Instructions for the task: With the exception of the pictures, transcribe the entire listing exactly.

Data:
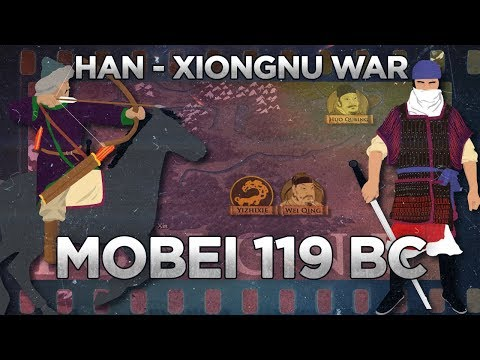 Battle of Mobei 119 BC - Han–Xiongnu War DOCUMENTARY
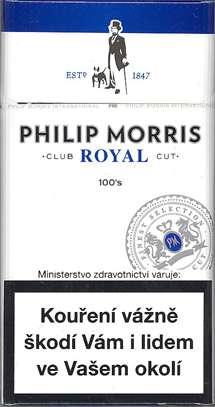 Zvětšit fotografii - Philip Morris 100 Royal Cigarety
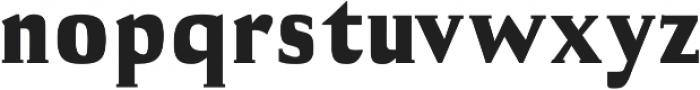 Cheston Black otf (900) Font LOWERCASE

Your solution:
 Battle of Mobei 119 BC - Han–Xiongnu War DOCUMENTARY
 Zvětšit fotografii - Philip Morris 100 Royal Cigarety
 Cheston Black otf (900) Font LOWERCASE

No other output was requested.